It could be called a tale of two seasons: Rice farmers have two distinctive periods for fertilizing their crops – pre-flood and post-flood.

Managing nitrogen applications for those two seasons and following the 4R Nutrient Stewardship Concept are key ingredients in improving rice yields, according to researchers at the LSU AgCenter Rice Research Station.

LSU scientists have been studying rice fertility at the station for most of its 102-year history. Their recommendations for applying nitrogen and other crop nutrients have played a major role in nearly continuous improvement in rice yields over the decades since.

The current crop of researchers, led by Dr.
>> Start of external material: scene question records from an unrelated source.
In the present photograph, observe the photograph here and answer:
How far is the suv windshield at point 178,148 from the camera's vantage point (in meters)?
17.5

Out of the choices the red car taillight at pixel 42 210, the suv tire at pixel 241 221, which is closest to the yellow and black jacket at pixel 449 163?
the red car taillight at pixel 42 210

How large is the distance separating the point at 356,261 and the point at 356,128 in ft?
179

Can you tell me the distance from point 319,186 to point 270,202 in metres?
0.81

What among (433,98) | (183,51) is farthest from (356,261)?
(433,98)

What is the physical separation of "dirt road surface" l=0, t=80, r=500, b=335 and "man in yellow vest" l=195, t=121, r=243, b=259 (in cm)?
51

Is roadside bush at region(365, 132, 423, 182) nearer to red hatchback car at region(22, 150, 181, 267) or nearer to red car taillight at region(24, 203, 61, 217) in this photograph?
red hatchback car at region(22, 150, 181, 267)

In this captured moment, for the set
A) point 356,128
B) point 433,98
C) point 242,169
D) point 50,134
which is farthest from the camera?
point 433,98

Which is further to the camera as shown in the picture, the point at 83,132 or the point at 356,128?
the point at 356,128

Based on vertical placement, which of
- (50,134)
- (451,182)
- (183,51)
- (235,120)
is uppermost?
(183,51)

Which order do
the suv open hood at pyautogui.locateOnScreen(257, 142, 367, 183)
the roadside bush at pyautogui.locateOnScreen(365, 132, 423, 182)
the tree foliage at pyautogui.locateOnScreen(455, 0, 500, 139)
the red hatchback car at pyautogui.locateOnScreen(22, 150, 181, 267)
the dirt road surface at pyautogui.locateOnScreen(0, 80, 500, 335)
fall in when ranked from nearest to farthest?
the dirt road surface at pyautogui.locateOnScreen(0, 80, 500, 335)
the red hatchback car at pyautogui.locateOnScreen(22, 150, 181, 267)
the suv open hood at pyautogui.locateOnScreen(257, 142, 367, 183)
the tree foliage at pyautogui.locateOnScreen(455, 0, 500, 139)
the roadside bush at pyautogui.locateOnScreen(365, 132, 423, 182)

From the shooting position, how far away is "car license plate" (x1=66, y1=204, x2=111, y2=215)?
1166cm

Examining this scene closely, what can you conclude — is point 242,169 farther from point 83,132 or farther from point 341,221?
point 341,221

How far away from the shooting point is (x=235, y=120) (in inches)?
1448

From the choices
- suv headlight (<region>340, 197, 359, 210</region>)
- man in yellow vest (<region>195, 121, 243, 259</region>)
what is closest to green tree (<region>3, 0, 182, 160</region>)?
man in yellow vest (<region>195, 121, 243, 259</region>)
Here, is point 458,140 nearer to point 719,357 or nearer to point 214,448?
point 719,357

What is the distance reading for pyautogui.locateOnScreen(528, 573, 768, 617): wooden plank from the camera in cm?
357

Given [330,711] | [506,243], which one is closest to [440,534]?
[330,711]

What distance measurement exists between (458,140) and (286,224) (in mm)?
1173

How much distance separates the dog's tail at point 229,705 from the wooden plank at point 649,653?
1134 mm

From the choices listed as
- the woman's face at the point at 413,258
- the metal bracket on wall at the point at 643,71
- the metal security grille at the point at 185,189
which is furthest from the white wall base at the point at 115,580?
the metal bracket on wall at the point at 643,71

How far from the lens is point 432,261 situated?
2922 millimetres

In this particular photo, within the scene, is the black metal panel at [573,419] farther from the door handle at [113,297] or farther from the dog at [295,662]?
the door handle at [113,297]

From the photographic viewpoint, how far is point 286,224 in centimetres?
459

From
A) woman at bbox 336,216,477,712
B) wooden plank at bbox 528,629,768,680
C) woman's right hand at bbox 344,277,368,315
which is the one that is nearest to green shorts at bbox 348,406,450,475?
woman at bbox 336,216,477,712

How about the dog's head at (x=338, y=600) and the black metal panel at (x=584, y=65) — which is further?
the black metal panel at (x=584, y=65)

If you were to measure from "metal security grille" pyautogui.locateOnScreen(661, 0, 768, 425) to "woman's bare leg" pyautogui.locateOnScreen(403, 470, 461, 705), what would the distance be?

Dustin Harrell, assistant professor of agronomy with the AgCenter, says fertilizing rice in environments that are alternately dry and wet is not the easiest task.

“The complex chemistry associated with the alternating dry and flooded conditions in rice can create an environment for enhanced fertilizer nutrient use when correct management procedures are used,” says Harrell. “On the other hand, a profound inefficiency could result from improper fertilizer practices.”

Production aid

Harrell, a speaker at this year’s Rice Research Station Field Day, says the 4R Nutrient Stewardship program, a concept developed by the International Plant Nutrition Institute to help improve nitrogen application efficiency, could be beneficial to Louisiana producers.

“The right source, right rate, right time and the right place are the components which make up the 4R Nutrient Stewardship concept,” says Harrell. “The 4Rs can be used to help make informed and practical site-specific, sustainable fertility decisions in rice production.”

Because the right nitrogen fertilizer source is critical in rice production, Harrell says fertilizers that contain a portion of N in the nitrate form, such as ammonium nitrate, should be avoided.

“Rice fields remain flooded for extended periods of time during the season, creating an anaerobic soil condition,” he notes. “Under anaerobic conditions, nitrate-N can be transformed to gaseous forms and be lost to the atmosphere through denitrification.

“However, ammonium-N will remain in stable in the ammonium form under these same flooded, anaerobic conditions if applied properly. Therefore, only ammonium and ammonium-forming fertilizers should be applied.”